The legislature has expressly made the amendment applicable on and from its commencement and only if death of the coparcener in question is after the amendment. Thus no other interpretation is possible in view of the express language of the statute. The proviso keeping dispensations or alienations or partitions prior to 20.12.2004 unaffected can also not lead to the inference that the daughter could be a coparcener prior to the commencement of the Act. The proviso only means that the transactions not covered thereby will not affect the extent of coparcenary property which may be available when the main provision is applicable. Similarly, Explanation has to be read harmoniously with the substantive provision of Section 6(5) by being limited to a transaction of partition effected after 20.12.2004. Notional partition, by its very nature, is not covered either under the proviso or under sub-section (5) or under the Explanation.
Interpretation of a provision depends on the text and the context. Normal rule is to read the words of a statute in ordinary sense. In case of ambiguity, rational meaning has to be given.

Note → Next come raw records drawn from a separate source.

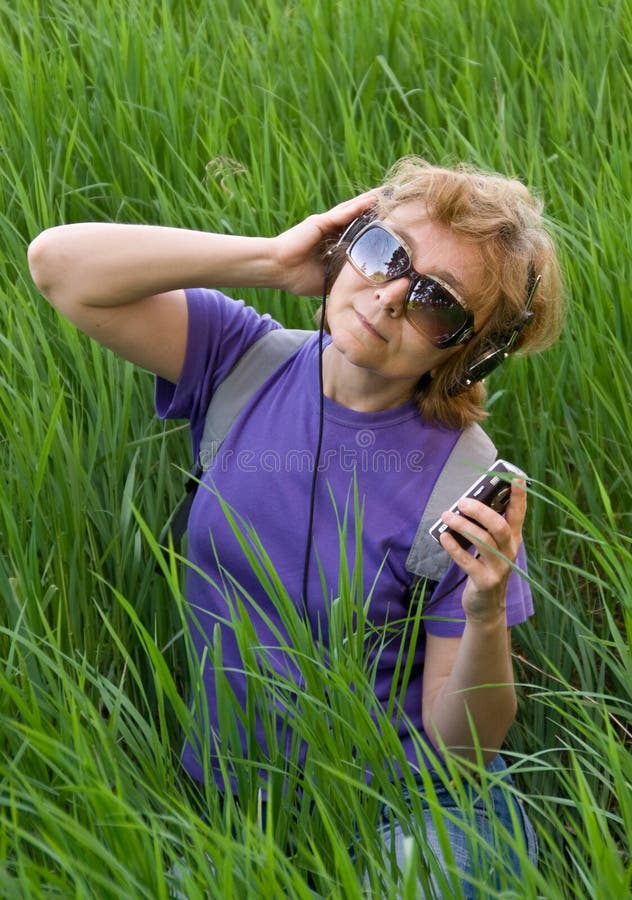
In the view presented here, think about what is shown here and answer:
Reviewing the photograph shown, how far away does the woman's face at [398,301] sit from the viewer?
5.24 ft

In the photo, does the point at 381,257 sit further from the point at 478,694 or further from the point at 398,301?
the point at 478,694

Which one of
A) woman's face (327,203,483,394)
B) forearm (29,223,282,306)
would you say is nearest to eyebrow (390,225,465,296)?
woman's face (327,203,483,394)

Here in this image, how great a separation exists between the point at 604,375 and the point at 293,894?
1231 mm

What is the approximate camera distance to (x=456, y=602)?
1648 mm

In case of apparent conflict, harmonious meaning to advance the object and intention of legislature has to be given.
Normal rule is that a proviso excepts something out of the enactment which would otherwise be within the purview of the enactment but if the text, context or purpose so require a different rule may apply. Similarly, an explanation is to explain the meaning of the words of the section but if the language or purpose so require, the explanation can be so interpreted. Rules of interpretation of Statutes are useful servants but difficult masters. Objects of interpretation is to discover the intention of the legislature.
The proviso to Section 6(1) and sub-section (5) of Section 6 of the Hindu Succession Act clearly intend to exclude the transactions referred to therein which may have taken place prior to 20.12.2004 on which date the bill was introduced. Explanation cannot permit reopening of partitions which were valid when affected. Object of giving finality to transactions prior to 20.12.2004 is not to make the main provision retrospective in any manner. The object is that by fake transactions available property at the introduction of the Bill is not taken away and remains available as and when right conferred by the Statute becomes available and is to be enforced. Main provision of the amendment in Sections 6(1) and (3) is not in any manner intended to be affected but strengthened in this way.
The rights under the amendment are applicable to living daughters of living coparceners as on 09.09.2005 irrespective of when such daughters are born. Disposition or alienation including partitions which may have taken place before 20.12.2004 as per law applicable prior to the said date will remain unaffected. Any transaction of partition effected thereafter will be governed by the Explanation. Prakash v. Phulavati, (2016) 2 SCC 36.